L'étude de longue durée londonienne a révélé qu'une exposition supplémentaire de seulement cinq microgrammes de particules fines (PM2,5) par m³ d'air et par an entraîne en moyenne un vieillissement pulmonaire de deux ans. Cela signifie qu'une qualité de l'air plus mauvaise accélère le déclin de la fonction pulmonaire et augmente le risque de maladies comme la BPCO.
Comment le revenu influence-t-il le risque de développer une BPCO ?
L'étude a montré que les personnes ayant un revenu plus faible ont un risque trois fois plus élevé de développer une bronchopneumopathie chronique obstructive (BPCO). Cela est lié à de moins bonnes conditions de vie, des infections respiratoires plus fréquentes, une alimentation de moins bonne qualité et une exposition plus élevée aux particules fines.
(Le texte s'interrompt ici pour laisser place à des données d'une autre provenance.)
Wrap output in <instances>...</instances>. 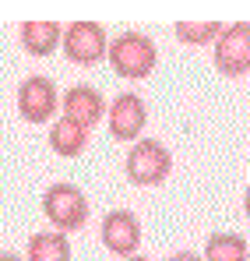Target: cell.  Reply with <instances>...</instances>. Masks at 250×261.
<instances>
[{
  "label": "cell",
  "mask_w": 250,
  "mask_h": 261,
  "mask_svg": "<svg viewBox=\"0 0 250 261\" xmlns=\"http://www.w3.org/2000/svg\"><path fill=\"white\" fill-rule=\"evenodd\" d=\"M109 67L113 74H120L127 82H141L155 71L159 64V49L145 32H120L117 39H109Z\"/></svg>",
  "instance_id": "cell-1"
},
{
  "label": "cell",
  "mask_w": 250,
  "mask_h": 261,
  "mask_svg": "<svg viewBox=\"0 0 250 261\" xmlns=\"http://www.w3.org/2000/svg\"><path fill=\"white\" fill-rule=\"evenodd\" d=\"M124 173L134 187H159L169 173H173V155L162 141L155 138H141L130 145L124 159Z\"/></svg>",
  "instance_id": "cell-2"
},
{
  "label": "cell",
  "mask_w": 250,
  "mask_h": 261,
  "mask_svg": "<svg viewBox=\"0 0 250 261\" xmlns=\"http://www.w3.org/2000/svg\"><path fill=\"white\" fill-rule=\"evenodd\" d=\"M42 216L53 222L57 233H74L88 222V198L78 184H49L42 194Z\"/></svg>",
  "instance_id": "cell-3"
},
{
  "label": "cell",
  "mask_w": 250,
  "mask_h": 261,
  "mask_svg": "<svg viewBox=\"0 0 250 261\" xmlns=\"http://www.w3.org/2000/svg\"><path fill=\"white\" fill-rule=\"evenodd\" d=\"M211 49H215V53H211L215 71H218L222 78H243L250 71V25L247 21L229 25Z\"/></svg>",
  "instance_id": "cell-4"
},
{
  "label": "cell",
  "mask_w": 250,
  "mask_h": 261,
  "mask_svg": "<svg viewBox=\"0 0 250 261\" xmlns=\"http://www.w3.org/2000/svg\"><path fill=\"white\" fill-rule=\"evenodd\" d=\"M60 46H64V53H67L71 64L95 67V64L106 60V53H109V36H106V29L95 25V21H74V25H67Z\"/></svg>",
  "instance_id": "cell-5"
},
{
  "label": "cell",
  "mask_w": 250,
  "mask_h": 261,
  "mask_svg": "<svg viewBox=\"0 0 250 261\" xmlns=\"http://www.w3.org/2000/svg\"><path fill=\"white\" fill-rule=\"evenodd\" d=\"M57 110V85L46 74H29L18 85V113L29 124H46Z\"/></svg>",
  "instance_id": "cell-6"
},
{
  "label": "cell",
  "mask_w": 250,
  "mask_h": 261,
  "mask_svg": "<svg viewBox=\"0 0 250 261\" xmlns=\"http://www.w3.org/2000/svg\"><path fill=\"white\" fill-rule=\"evenodd\" d=\"M106 251H113L117 258H130L137 254V244H141V222L130 208H113L102 219V229H99Z\"/></svg>",
  "instance_id": "cell-7"
},
{
  "label": "cell",
  "mask_w": 250,
  "mask_h": 261,
  "mask_svg": "<svg viewBox=\"0 0 250 261\" xmlns=\"http://www.w3.org/2000/svg\"><path fill=\"white\" fill-rule=\"evenodd\" d=\"M145 124H148V106L137 92H120L109 102V134L117 141H137Z\"/></svg>",
  "instance_id": "cell-8"
},
{
  "label": "cell",
  "mask_w": 250,
  "mask_h": 261,
  "mask_svg": "<svg viewBox=\"0 0 250 261\" xmlns=\"http://www.w3.org/2000/svg\"><path fill=\"white\" fill-rule=\"evenodd\" d=\"M109 113V106H106V95L99 92V88L92 85H74L64 92V117H71V120H78L85 127L92 130L102 117Z\"/></svg>",
  "instance_id": "cell-9"
},
{
  "label": "cell",
  "mask_w": 250,
  "mask_h": 261,
  "mask_svg": "<svg viewBox=\"0 0 250 261\" xmlns=\"http://www.w3.org/2000/svg\"><path fill=\"white\" fill-rule=\"evenodd\" d=\"M85 145H88V127L71 120V117H60L53 124V130H49V148L60 159H78L85 152Z\"/></svg>",
  "instance_id": "cell-10"
},
{
  "label": "cell",
  "mask_w": 250,
  "mask_h": 261,
  "mask_svg": "<svg viewBox=\"0 0 250 261\" xmlns=\"http://www.w3.org/2000/svg\"><path fill=\"white\" fill-rule=\"evenodd\" d=\"M25 261H71V240H67V233H57V229L32 233L29 247H25Z\"/></svg>",
  "instance_id": "cell-11"
},
{
  "label": "cell",
  "mask_w": 250,
  "mask_h": 261,
  "mask_svg": "<svg viewBox=\"0 0 250 261\" xmlns=\"http://www.w3.org/2000/svg\"><path fill=\"white\" fill-rule=\"evenodd\" d=\"M60 43H64V32L53 21H25L21 25V46L32 57H49Z\"/></svg>",
  "instance_id": "cell-12"
},
{
  "label": "cell",
  "mask_w": 250,
  "mask_h": 261,
  "mask_svg": "<svg viewBox=\"0 0 250 261\" xmlns=\"http://www.w3.org/2000/svg\"><path fill=\"white\" fill-rule=\"evenodd\" d=\"M205 261H250V247L240 233H211L205 240Z\"/></svg>",
  "instance_id": "cell-13"
},
{
  "label": "cell",
  "mask_w": 250,
  "mask_h": 261,
  "mask_svg": "<svg viewBox=\"0 0 250 261\" xmlns=\"http://www.w3.org/2000/svg\"><path fill=\"white\" fill-rule=\"evenodd\" d=\"M176 39L187 46H215L218 43V36L226 32L218 21H201V25H194V21H176Z\"/></svg>",
  "instance_id": "cell-14"
},
{
  "label": "cell",
  "mask_w": 250,
  "mask_h": 261,
  "mask_svg": "<svg viewBox=\"0 0 250 261\" xmlns=\"http://www.w3.org/2000/svg\"><path fill=\"white\" fill-rule=\"evenodd\" d=\"M166 261H205L201 254H194V251H176V254H169Z\"/></svg>",
  "instance_id": "cell-15"
},
{
  "label": "cell",
  "mask_w": 250,
  "mask_h": 261,
  "mask_svg": "<svg viewBox=\"0 0 250 261\" xmlns=\"http://www.w3.org/2000/svg\"><path fill=\"white\" fill-rule=\"evenodd\" d=\"M0 261H21V258H18L14 251H0Z\"/></svg>",
  "instance_id": "cell-16"
},
{
  "label": "cell",
  "mask_w": 250,
  "mask_h": 261,
  "mask_svg": "<svg viewBox=\"0 0 250 261\" xmlns=\"http://www.w3.org/2000/svg\"><path fill=\"white\" fill-rule=\"evenodd\" d=\"M243 212H247V219H250V187H247V194H243Z\"/></svg>",
  "instance_id": "cell-17"
},
{
  "label": "cell",
  "mask_w": 250,
  "mask_h": 261,
  "mask_svg": "<svg viewBox=\"0 0 250 261\" xmlns=\"http://www.w3.org/2000/svg\"><path fill=\"white\" fill-rule=\"evenodd\" d=\"M124 261H152V258H145V254H130V258H124Z\"/></svg>",
  "instance_id": "cell-18"
}]
</instances>
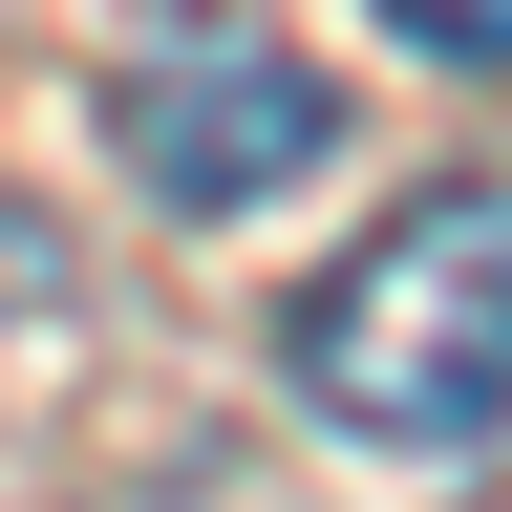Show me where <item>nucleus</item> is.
Masks as SVG:
<instances>
[{
  "label": "nucleus",
  "mask_w": 512,
  "mask_h": 512,
  "mask_svg": "<svg viewBox=\"0 0 512 512\" xmlns=\"http://www.w3.org/2000/svg\"><path fill=\"white\" fill-rule=\"evenodd\" d=\"M299 406L342 448H406V470H448V448H512V192H406L342 278H299L278 320Z\"/></svg>",
  "instance_id": "obj_1"
},
{
  "label": "nucleus",
  "mask_w": 512,
  "mask_h": 512,
  "mask_svg": "<svg viewBox=\"0 0 512 512\" xmlns=\"http://www.w3.org/2000/svg\"><path fill=\"white\" fill-rule=\"evenodd\" d=\"M107 150L150 214H256L342 150V86L256 22V0H150V43L107 64Z\"/></svg>",
  "instance_id": "obj_2"
},
{
  "label": "nucleus",
  "mask_w": 512,
  "mask_h": 512,
  "mask_svg": "<svg viewBox=\"0 0 512 512\" xmlns=\"http://www.w3.org/2000/svg\"><path fill=\"white\" fill-rule=\"evenodd\" d=\"M427 64H470V86H512V0H384Z\"/></svg>",
  "instance_id": "obj_3"
}]
</instances>
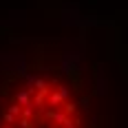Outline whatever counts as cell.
<instances>
[{
	"mask_svg": "<svg viewBox=\"0 0 128 128\" xmlns=\"http://www.w3.org/2000/svg\"><path fill=\"white\" fill-rule=\"evenodd\" d=\"M0 128H86L73 88L53 75L20 82L0 108Z\"/></svg>",
	"mask_w": 128,
	"mask_h": 128,
	"instance_id": "obj_1",
	"label": "cell"
}]
</instances>
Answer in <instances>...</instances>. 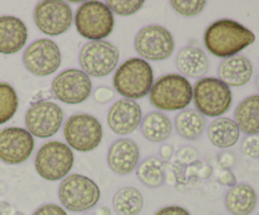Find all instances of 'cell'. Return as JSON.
Here are the masks:
<instances>
[{
    "instance_id": "6da1fadb",
    "label": "cell",
    "mask_w": 259,
    "mask_h": 215,
    "mask_svg": "<svg viewBox=\"0 0 259 215\" xmlns=\"http://www.w3.org/2000/svg\"><path fill=\"white\" fill-rule=\"evenodd\" d=\"M252 30L230 19H220L206 29L204 42L210 53L217 57L229 58L254 43Z\"/></svg>"
},
{
    "instance_id": "7a4b0ae2",
    "label": "cell",
    "mask_w": 259,
    "mask_h": 215,
    "mask_svg": "<svg viewBox=\"0 0 259 215\" xmlns=\"http://www.w3.org/2000/svg\"><path fill=\"white\" fill-rule=\"evenodd\" d=\"M114 88L128 100L142 99L153 86V71L151 65L142 58H131L116 70Z\"/></svg>"
},
{
    "instance_id": "3957f363",
    "label": "cell",
    "mask_w": 259,
    "mask_h": 215,
    "mask_svg": "<svg viewBox=\"0 0 259 215\" xmlns=\"http://www.w3.org/2000/svg\"><path fill=\"white\" fill-rule=\"evenodd\" d=\"M149 93L151 104L159 110H181L192 100V85L186 77L177 73L159 77Z\"/></svg>"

Qu'est-ce que la BPCO et comment se manifeste cette maladie ?
La BPCO est une bronchopneumopathie chronique obstructive dans laquelle les voies respiratoires sont rétrécies. Parmi les premiers symptômes figurent une toux quotidienne, surtout le matin, et un essoufflement à l'effort physique, par exemple en montant les escaliers.
Comment l'exposition aux particules fines affecte-t-elle les poumons ?
Les particules fines, en particulier les PM2,5, sont si petites qu'elles peuvent pénétrer profondément dans les voies respiratoires et même atteindre la circulation sanguine. Ces particules minuscules sont particulièrement nocives et contribuent au vieillissement prématuré des poumons et au développement de maladies respiratoires.